- Exercise prompt: All of the data below should be printed again exactly, pictures excluded.

[Stored data Boundary: Start]

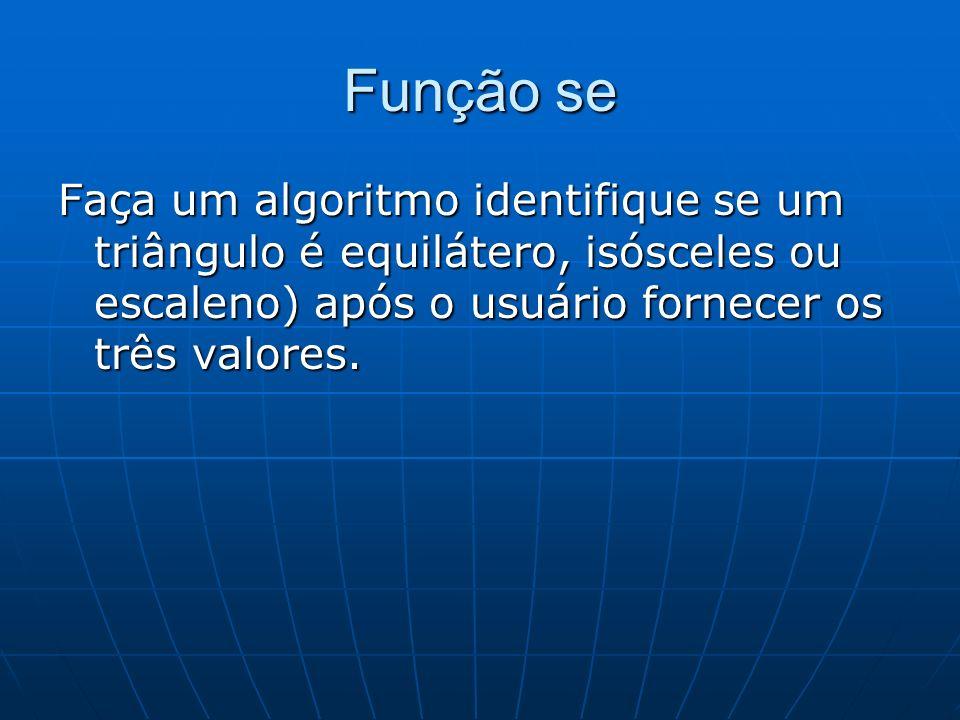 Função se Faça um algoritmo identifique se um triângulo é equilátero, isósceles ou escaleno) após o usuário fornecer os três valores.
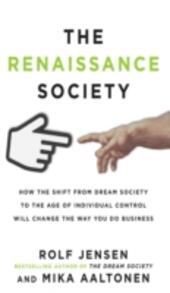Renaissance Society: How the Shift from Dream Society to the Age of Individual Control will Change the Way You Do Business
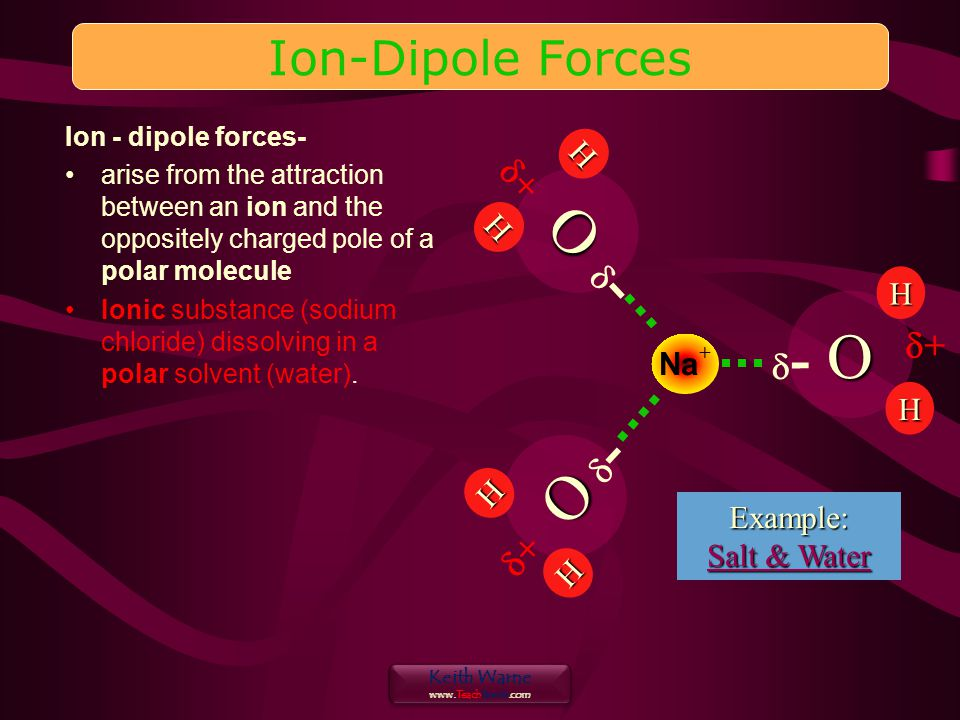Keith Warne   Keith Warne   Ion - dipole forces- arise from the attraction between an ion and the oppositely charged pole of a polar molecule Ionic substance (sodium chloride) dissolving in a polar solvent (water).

[Stored data Boundary: End]

- Expected answer:
 Função se Faça um algoritmo identifique se um triângulo é equilátero, isósceles ou escaleno) após o usuário fornecer os três valores.
Renaissance Society: How the Shift from Dream Society to the Age of Individual Control will Change the Way You Do Business
Keith Warne   Keith Warne   Ion - dipole forces- arise from the attraction between an ion and the oppositely charged pole of a polar molecule Ionic substance (sodium chloride) dissolving in a polar solvent (water).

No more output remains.